FIG. 2 shows a thermal recovery system with an interface layer 212 of the insulating composition in a thief zone 208. Like reference numbers correspond with features described herein already with respect to FIG. 1. Selection of the agent supplied through the auxiliary well 110 into the thief zone 208 may result in activation at a boundary of the thief zone and the reservoir or the steam chamber 104.
For example, a temperature based activation of the agent may result in forming the insulating composition as the temperature increases away from the auxiliary well 110 and along the thief zone 208 where heat is being transferred from the steam chamber 104. In some embodiments, BrightWater® particles from Nalco Company may be employed for such temperature based activation. For example, the agent may activate at temperatures greater than 50° C. or greater than 90° C. to form the insulating composition while remaining inactive at lower temperatures within the thief zone 208 to ensure desired placement and setting of the interface layer 212.
In closing, it should be noted that the discussion of any reference is not an admission that it is prior art to the present invention, especially any reference that may have a publication date after the priority date of this application. At the same time, each and every claim below is hereby incorporated into this detailed description or specification as an additional embodiment of the present invention.

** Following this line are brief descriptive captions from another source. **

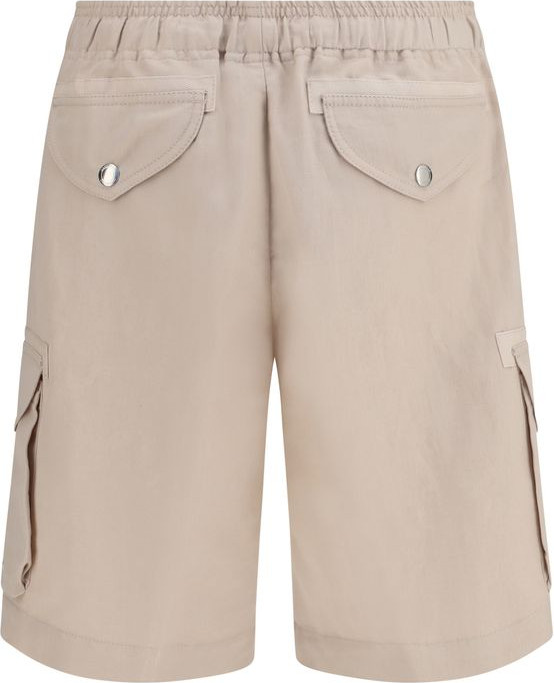 Bermuda Shorts Brunello Cucinelli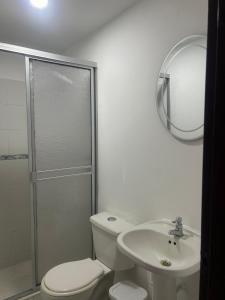 Billede fra billedgalleriet på Casa espaciosa en el norte 4 habitaciones i Montería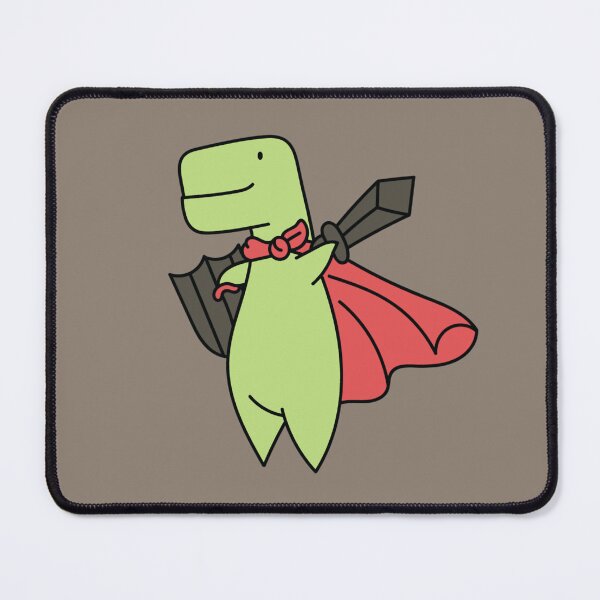 Item preview, RPG Adventure Timmy designed and sold by LoofandTimmy.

Although the systems and processes described herein have been described in detail, it should be understood that various changes, substitutions, and alterations can be made without departing from the spirit and scope of the invention as defined by the following claims. Those skilled in the art may be able to study the preferred embodiments and identify other ways to practice the invention that are not exactly as described herein. It is the intent of the inventors that variations and equivalents of the invention are within the scope of the claims, while the description, abstract and drawings are not to be used to limit the scope of the invention. The invention is specifically intended to be as broad as the claims below and their equivalents.